A Climatempo, em boletim recente, destaca que a formação de áreas de baixa pressão atmosférica continua a alimentar as condições para temporais. A interação entre massas de ar quente, provenientes do interior do continente, e massas de ar frio, vindas do oceano, cria um ambiente propício para chuvas intensas e rajadas de vento. Embora o risco de tornados seja baixo, a possibilidade de microexplosões em áreas isoladas não está descartada, especialmente em regiões de maior altitude.

  • Tendência climática: Diminuição da instabilidade a partir da noite de terça-feira.
  • Temperaturas: Média de 20°C, com mínimas de 15°C na Serra.
  • Risco adicional: Possibilidade de microexplosões em áreas de maior altitude.

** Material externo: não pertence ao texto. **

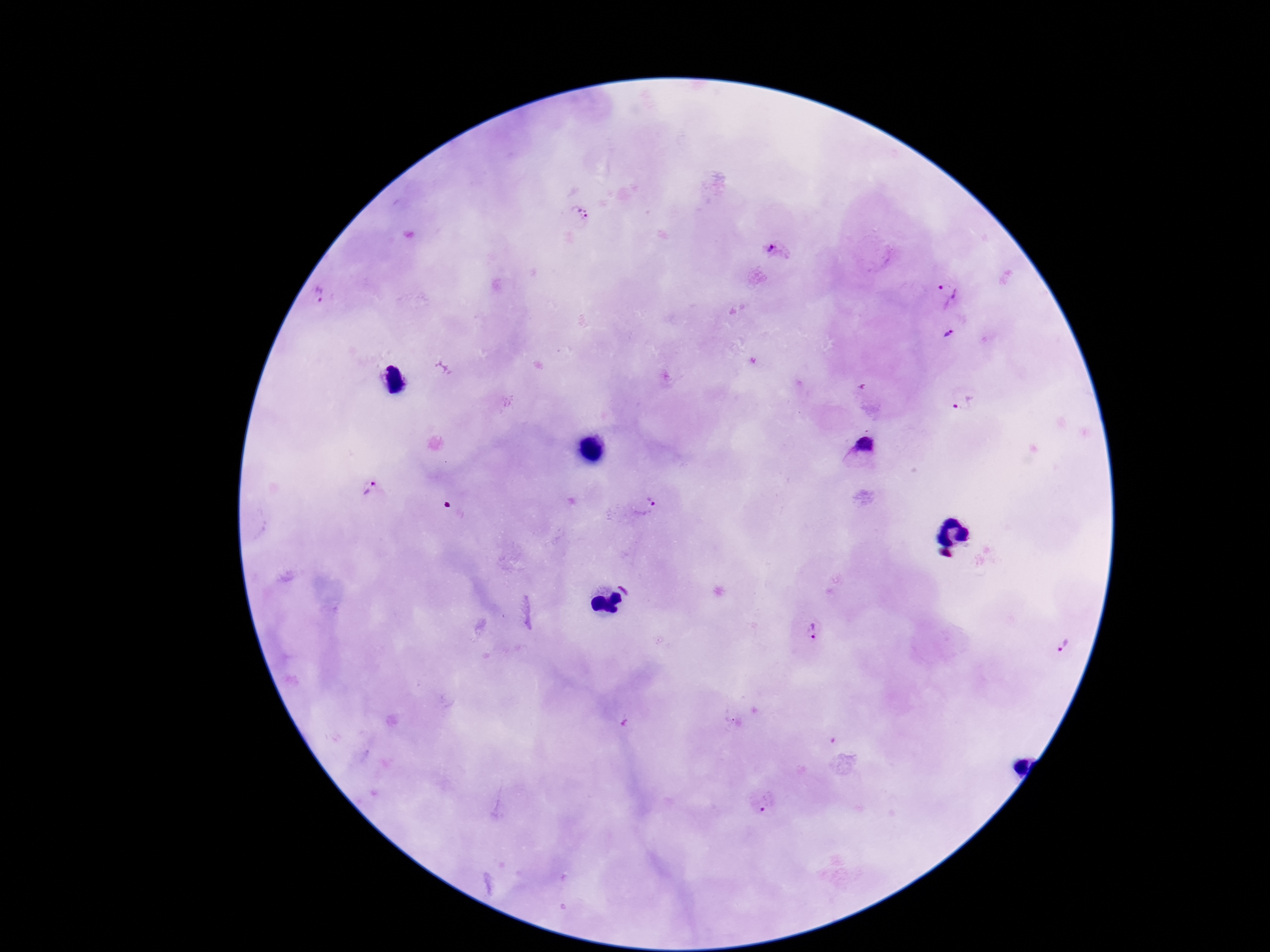

image size = 1270×952 pixels
Plasmodium parasite locations = approximate centers as [x, y] in pixels: [581, 216], [774, 251], [948, 290], [321, 298], [950, 334], [964, 403], [865, 446], [371, 491], [653, 499], [812, 633], [1065, 644], [766, 808]
preparation = thick blood smear
stain = Giemsa
capture = smartphone camera through the microscope eyepiece
patient malaria status = infected
field of view = one from this slide
magnification = 100x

Medidas de prevenção e segurança

A Defesa Civil de Santa Catarina divulgou uma série de orientações para minimizar os riscos associados às tempestades. A população é incentivada a evitar áreas sujeitas a alagamentos, como ruas e pontilhões submersos, e a buscar abrigo em locais seguros durante os temporais. Atividades ao ar livre, como caminhadas em áreas arborizadas ou práticas esportivas, devem ser suspensas.

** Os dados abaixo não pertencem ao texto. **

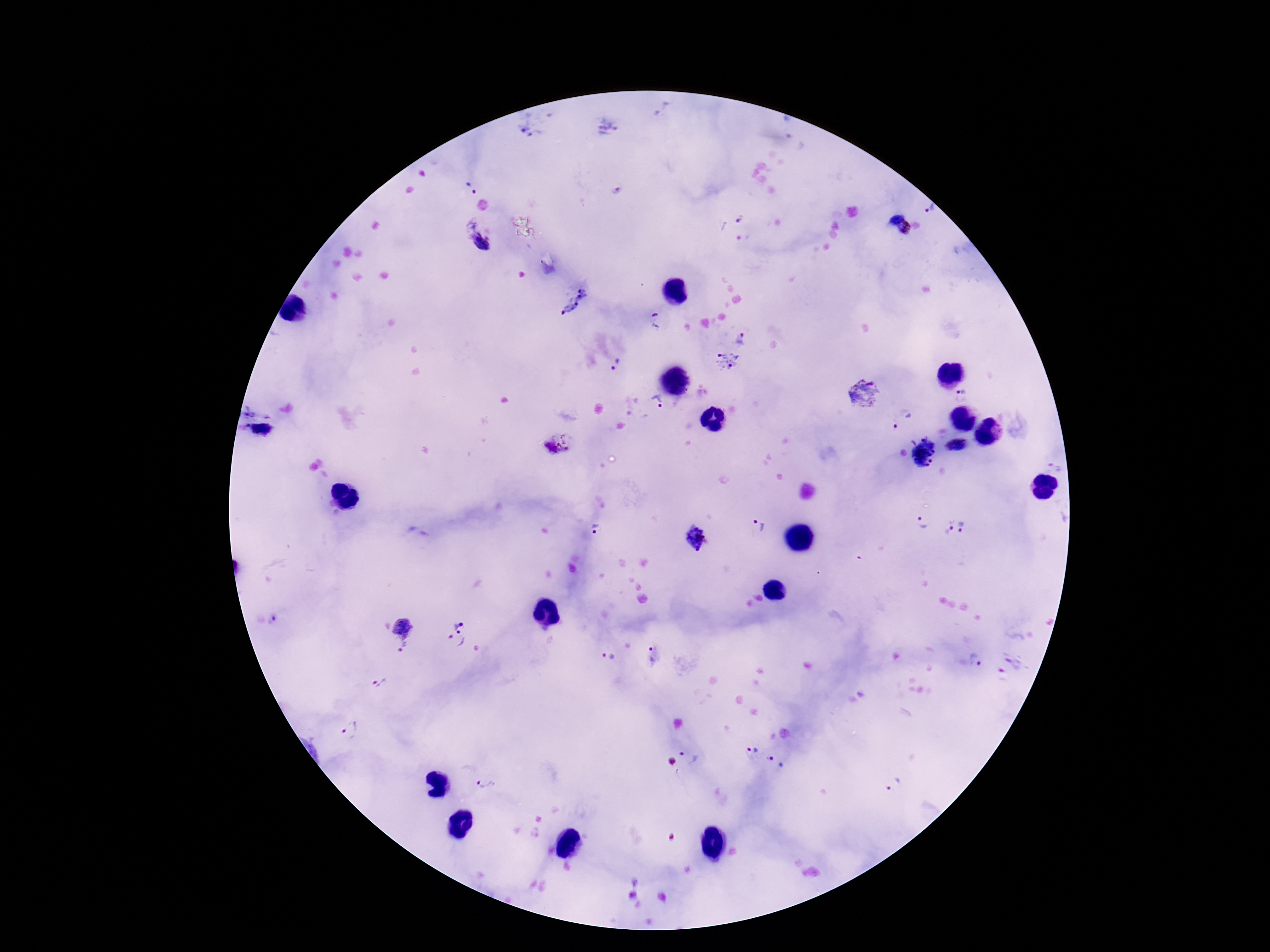
capture: smartphone camera through the microscope eyepiece
stain: Giemsa
image_size: 1270×952 pixels
magnification: 100x
field_of_view: one from this slide
preparation: thick blood smear
plasmodium_parasite_locations: 'approximate centers as [x, y] in pixels: [608, 128], [527, 130], [471, 188], [930, 208], [894, 216], [741, 220], [905, 229], [481, 242], [575, 300], [657, 321], [742, 338], [727, 361], [617, 365], [865, 394], [963, 396], [658, 400], [263, 431], [555, 442], [956, 446], [923, 452], [1057, 465], [922, 522], [760, 526], [947, 527], [965, 527], [596, 528], [695, 539], [402, 625], [455, 633], [403, 646], [652, 655], [608, 657], [976, 661], [379, 683], [351, 730], [753, 748], [692, 756], [672, 761], [777, 761], [483, 783], [893, 785]'
patient_malaria_status: infected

Em caso de ventos fortes, a recomendação é manter distância de árvores, postes e estruturas que possam ser danificadas. Para os moradores de áreas litorâneas, a atenção deve ser redobrada devido ao risco de ressaca e avanço das ondas sobre calçadas e ciclovias. A Defesa Civil também orienta o cadastro no serviço de alertas por SMS, enviando o CEP da residência para o número 40199, para receber atualizações em tempo real.

  • Evitar áreas de risco: Ruas alagadas, encostas e regiões próximas a rios.
  • Suspender atividades marítimas: Pesca, navegação e esportes náuticos.
  • Monitorar alertas: Acompanhar boletins da Defesa Civil e Inmet.
  • Proteger bens materiais: Reforçar telhados e estruturas vulneráveis.

Histórico de tempestades em Santa Catarina

Santa Catarina tem um histórico de eventos climáticos intensos, especialmente entre os meses de inverno e primavera, quando ciclones extratropicais são mais frequentes. Em junho de 2023, um ciclone provocou chuvas que acumularam mais de 200 mm em 24 horas, causando alagamentos e uma morte no Rio Grande do Sul, com impactos sentidos também em Santa Catarina. Em outubro de 2024, outro evento semelhante deixou mais de 6 mil residências sem energia em Lages, demonstrando a vulnerabilidade do estado a esses fenômenos.

A formação de ciclones extratropicais, como o que precedeu os alertas atuais, ocorre devido ao contraste entre massas de ar quente e frio, comum em regiões de latitudes médias. Esses sistemas, ao interagirem com frentes frias, geram instabilidade que pode se prolongar por dias, afetando não apenas Santa Catarina, mas também estados vizinhos como Paraná e Rio Grande do Sul. A recorrência desses eventos reforça a necessidade de planejamento urbano e medidas preventivas para mitigar danos.

Preparação das autoridades locais

As autoridades catarinenses estão em estado de alerta, com equipes da Defesa Civil e do Corpo de Bombeiros mobilizadas para atender possíveis ocorrências. Em cidades como Florianópolis e Joinville, planos de contingência foram ativados para lidar com alagamentos e quedas de árvores, problemas frequentes em eventos climáticos anteriores. O governo do estado também mantém canais de comunicação abertos para informar a população sobre eventuais interdições de rodovias, como a BR-282, que já foi afetada por quedas de barreiras em eventos passados.

A previsão de ventos costeiros, com intensificação nas regiões litorâneas, levou a Marinha do Brasil a emitir alertas para a suspensão de atividades náuticas. Em Laguna, onde pescadores já enfrentaram prejuízos recentes, a comunidade está em contato com as autoridades para evitar novos danos. A preparação inclui o reforço de estruturas costeiras e a orientação para que moradores evitem a orla durante o período de maior instabilidade.

  • Mobilização: Equipes da Defesa Civil e Bombeiros em prontidão.
  • Comunicação: Alertas por SMS e redes sociais oficiais.
  • Restrições náuticas: Suspensão de atividades no mar até quarta-feira.
  • Monitoramento: Acompanhamento de rodovias e áreas de risco.